Golden Sun does bring one interesting gameplay system to the table, which involves the Djinn, elemental creatures that bestow summoning abilities to the playable characters. These Djinn, which are found scattered throughout the game, can be equipped on characters to raise their attributes and affect which spells are available to the characters. In combat, the Djinn can be released, offering a variety of beneficial effects to the party, and once released, they can be summoned for a powerful attack on the enemy. Unless they are set free outside of combat, each Djinn has to be released individually, but the more Djinn that players summon, the stronger the elemental attack that’s unleashed.
The Djinn system, unlike most innovative RPG gameplay systems, works extremely well. It’s highly useful, yet it doesn’t make the game too easy. One of the limitations that Golden Sun puts on this system is the fact that the Djinn need time to recover after they are summoned, leaving the characters in a weakened state and forcing players to be judicious in terms of when to summon them. This limitation adds strategy to the otherwise straightforward battles in the RPG.
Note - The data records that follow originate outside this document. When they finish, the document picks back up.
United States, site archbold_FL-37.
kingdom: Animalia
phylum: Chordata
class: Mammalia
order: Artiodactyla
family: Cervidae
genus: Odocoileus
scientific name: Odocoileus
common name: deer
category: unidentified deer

Similar to its gameplay, Golden Sun’s control is one of its strengths. The onscreen characters move responsively and quickly in 8 directions with the aid of a dash button. The menus, reminiscent of past Camelot games, are simplistic but well organized and easy to navigate. Perhaps the only weakness in control, and it’s a relatively minor one, is the fact that the onscreen characters do tend to bounce off of objects in the backgrounds that you are trying to examine.
Visually, Golden Sun is the most impressive GBA game yet released in the US. Ranking a bit above the best graphics that the SNES had to offer and a bit below the best 2D visuals on the PlayStation, Camelot’s GBA RPG is detailed, colorful, and painstakingly animated, offering a plethora of zoom and rotation effects. The animation is at its best in combat, where the spell and summon effects, though not on the level of present-day Final Fantasy games, are among the best ever seen in a 2D game.
Golden Sun also impresses, though to a lesser extent, with its sound. The sound effects are more robust and substantial than anything I’ve ever heard on the GBA, especially during the explosions in battles. The Motoi Sakuraba-composed soundtrack isn’t particularly compelling or memorable, but it is well composed and it fits the setting and events of the game near-perfectly, if not a bit repetitively. There is no voice acting in Golden Sun.
Golden Sun, along with its sequel The Lost Age, is by far the best RPG yet released on Nintendo’s Game Boy Advance, as well as the first original hand-held RPG to match current console RPGs in overall quality. If you own a GBA, don’t miss out on this one.